Trump kündigte erneut an, er werde die Wahl vor dem Supreme Court anfechten, doch das ist nicht so einfach: Erst müssten Trumps Anwälte Klagen in den einzelnen Bundesstaaten durchfechten. Doch auch dort lehnten bisher die meisten Richter die eilig angestrengten Klagen der Trump-Familie ab, so etwa in Philadelphia: Dort reichte Trumps Anwalt eine Klage ein, weil angeblich republikanische Wahlbeobachter bei ihrer Arbeit behindert würden. Auf die Nachfrage des Richters musste der Trump-Anwalt aber einräumen, ja, die Beobachter seien genau in dem Auszählraum anwesend. „Was ist dann Ihr Problem“, konterte der Richter – und wies die Klage ab.
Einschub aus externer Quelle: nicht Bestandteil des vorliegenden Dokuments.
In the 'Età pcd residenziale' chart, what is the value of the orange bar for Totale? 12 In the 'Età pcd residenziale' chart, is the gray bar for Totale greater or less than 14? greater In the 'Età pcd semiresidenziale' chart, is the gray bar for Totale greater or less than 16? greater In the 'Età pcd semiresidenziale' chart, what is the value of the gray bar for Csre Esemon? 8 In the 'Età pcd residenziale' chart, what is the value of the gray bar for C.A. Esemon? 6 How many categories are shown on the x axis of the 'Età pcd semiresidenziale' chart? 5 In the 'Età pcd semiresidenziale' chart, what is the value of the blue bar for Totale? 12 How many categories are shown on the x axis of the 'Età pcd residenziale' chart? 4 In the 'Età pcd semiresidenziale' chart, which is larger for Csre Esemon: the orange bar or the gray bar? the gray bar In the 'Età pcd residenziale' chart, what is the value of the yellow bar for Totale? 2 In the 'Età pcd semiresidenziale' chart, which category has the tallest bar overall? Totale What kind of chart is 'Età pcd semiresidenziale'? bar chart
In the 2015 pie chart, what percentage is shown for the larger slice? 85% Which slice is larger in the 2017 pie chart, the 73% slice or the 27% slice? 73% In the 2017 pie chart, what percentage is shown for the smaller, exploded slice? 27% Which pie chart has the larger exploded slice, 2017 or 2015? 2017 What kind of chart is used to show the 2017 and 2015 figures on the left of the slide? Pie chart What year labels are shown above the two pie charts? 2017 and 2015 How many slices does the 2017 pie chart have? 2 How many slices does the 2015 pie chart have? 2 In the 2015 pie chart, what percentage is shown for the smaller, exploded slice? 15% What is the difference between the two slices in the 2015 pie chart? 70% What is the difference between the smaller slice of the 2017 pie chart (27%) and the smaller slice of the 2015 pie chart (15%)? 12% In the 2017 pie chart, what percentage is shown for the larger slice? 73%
In keinem der Staaten, in denen es derzeit eng zugeht bei der Stimmenauszählung, wurde bisher auch nur ansatzweise von einem Wahlbetrug berichtet – auch republikanische Gouverneure sehen dafür keinerlei Anzeichen. Trotzdem glauben viele Anhänger in fast schon religiöser Weise den Worten ihres Präsidenten, in den sozialen Medien werden Spekulationen und Gerüchte ungeprüft weiter verbreitet. Tatsächlich aber gibt es dafür keinerlei Beweis oder Beleg – mit genau diesen Gerüchten unterminiert Trump bereits seit Wochen die Glaubwürdigkeit der demokratischen Wahl. Es wird deshalb erwartet, dass Trump seine Niederlage nicht eingestehen wird – was dann passiert, weiß derzeit niemand.
UPDATE&: Auch die einflussreiche Sprecherin des Repräsentantenhauses, Nancy Pelosi, geht inzwischen klar von einem Wahlsieg Bidens aus: „Heute Morgen ist klar: Die Biden-Harris Kampagne wird ins Weiße Haus einziehen“, sagte Pelosi vor knapp einer Stunde vor der Presse. Pelosi sprach von „einem historischen Tag“ und nannte Joe Biden „President-Elect“ – also „den gewählten und designierten Präsidenten.“ Gleichzeitig kritisierte sie deutlich Noch-Präsident Donald Trump: „Das Recht zu wählen, ist ein heiliges Recht“, sagte Pelosi, die freie Wahl sei das Fundament der Demokratie – Trumps haltlose Vorwürfe eines Wahlbetrugs seien „verzweifelte letzte Versuche“, die Grundlagen der Demokratie zu zerstören, um seine Niederlage nicht anerkennen zu müssen. „Wir müssen geduldig sein, ruhig und zuversichtlich“, rief Pelosi die Amerikaner auf.
Info& auf Mainz&: Wir haben unsere Zahlen aus der Berichterstattung des Senders CNN, eine Analyse zu Donald Trump und seiner Amtszeit lest Ihr hier bei Mainz&.
Korrektur&: Wir hatten Larry Hogan zunächst zum Gouverneur von Texas gemacht – wir hatten uns da einfach auf die Kollegen vom Merkur verlassen. Wir hatten zwar den Tweet selbst nachgeprüft, nicht aber die genaue Herkunft des Herrn – Larry Hogan ist natürlich Gouverneur von Maryland. Wir haben das im Text korrigiert.